What this course is NOT about: How to use Windows (or Mac OS)? Learn a particular operating system What this course is about: What are operating systems? What do operating systems do? How do operating systems do what they do? What are the open issues?
The main topics this course deals with: Process management Memory management File systems I/O resource management User management Security and Reliability issues
1. Mars Pathfinder Priority Inversion (process management) Incident On July 4th, 1997, the Mars Pathfinder landed to a media fanfare and began to transmit data back to Earth. Days later and the flow of information and images was interrupted by a series of total systems resets.
2. Race Condition Bug Creates Blackout for 50 Million (process management, security) On August 14, 2003, a blackout across eight US states and Canada affected 50 million people. PC Authority described the cause, a race condition bug, as something that occurs when “two separate Threads of a single operation use the same element of code.” Without proper synchronization, the threads tangle and crash a system. That’s what happened here with the result 256 power plants offline. The major disruptions manifested themselves in the form of cellular communication with the best form of communication during the outage said to be a laptop using a dial-up modem. And if you just cringed in horror at the word “dial-up,” you’re not alone.
3. Patriot Missile System Timing Issue Leads To 28 Dead (Real-Time OS issue) The most tragic computer software blunder on our list occurred on February 25, 1991, during the Gulf War. While the Patriot Missile System was largely successful throughout the conflict, it failed to track and intercept a Scud missile that would strike an American barracks. The software had a delay and was not tracking the missile launch in real time, thus giving Iraq’s missile the opportunity to break through and explode before anything could be done to stop it, according to the US Government Accountability Office. In all, 28 were killed with an additional 100+ injured.
4. Year 2038 (security and reliability) Although Y2K is passed, we’re not out of the woods just yet. Not all computers handle dates in the same way, and many computers based on the UNIX operating system handle dates by counting how many seconds a date is since 01/01/1970. For example, the date 01/01/1980 is 315,532,800 seconds after 01/01/1970. This number is stored on these computers as a “signed 32-bit integer”, which has a size limit of 2147483647. That basically means it can only handle dates that are up to 2147483647 seconds after 01/01/1970 – which only takes us up to the 19th of January 2038, after which, we may have problems again. This is especially true when we consider that UNIX-based software is more commonly used in “embedded systems” rather than a home PC – that is, systems that have a very specific purpose closely related to their hardware, such as software for robotic assembly lines, digital clocks, network routers, security systems and so on. Also, somebody is going to have to consider what we’re going to do on the 1st of January 10000. Not me though.

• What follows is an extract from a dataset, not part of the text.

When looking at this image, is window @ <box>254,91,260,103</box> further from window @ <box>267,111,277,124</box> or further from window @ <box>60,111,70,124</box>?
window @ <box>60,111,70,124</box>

due to inadequate OS design (security and reliability) 5. Loss of Communication between the FAA Air Traffic Control Center, and Airplanes due to inadequate OS design (security and reliability) On Tuesday, September 14, 2004, the Los Angeles International Airport, and other airports in the region suspended operations due to a failure of the FAA radio system in Palmdale, California. Technicians onsite failed to perform the periodic maintenance check that must occur every 30 days, and the system shut down without warning as a result. The controllers lost contact with the planes when the main voice communications system shut down unexpectedly. Compounding this situation was the almost immediate crash of a backup system that was supposed to take over in such an event. The outage disrupted about 600 flights (including 150 cancellations), impacting over 30,000 passengers. Flights through the airspace controlled by the Palmdale facility were either grounded, or rerouted elsewhere. Two airplane accidents almost occurred, and countless lives were at risk. A bug in a Microsoft system compounded by human error was ultimately responsible for the three-hour radio breakdown. A Microsoft-based replacement for an older Unix system needed to be reset approximately every 50 days to prevent data overload. A technician failed to perform the reset at the right time, and an internal clock within the system subsequently shut it down. In addition, a backup system also failed. When a system has a known problem, it is never a good idea to continue operation. Instead of relying on an improvised workaround, the bug in the software should be corrected as soon as possible to avoid a potential crisis. Learning from this experience, the FAA deployed a software patch which now addresses this issue.
6. Intel CPU causes OS bugs (reported on Jan 6. Intel CPU causes OS bugs (reported on Jan. 3, 2018) (security and reliability) The exact bug is related to the way that regular apps and programs can discover the contents of protected kernel memory areas. Kernels in operating systems have complete control over the entire system, and connect applications to the processor, memory, and other hardware inside a computer. There appears to be a flaw in Intel’s processors that lets attackers bypass kernel access protections so that regular apps can read the contents of kernel memory. To protect against this, Linux programmers have been separating the kernel's memory away from user processes in what’s being called “Kernel Page Table Isolation.”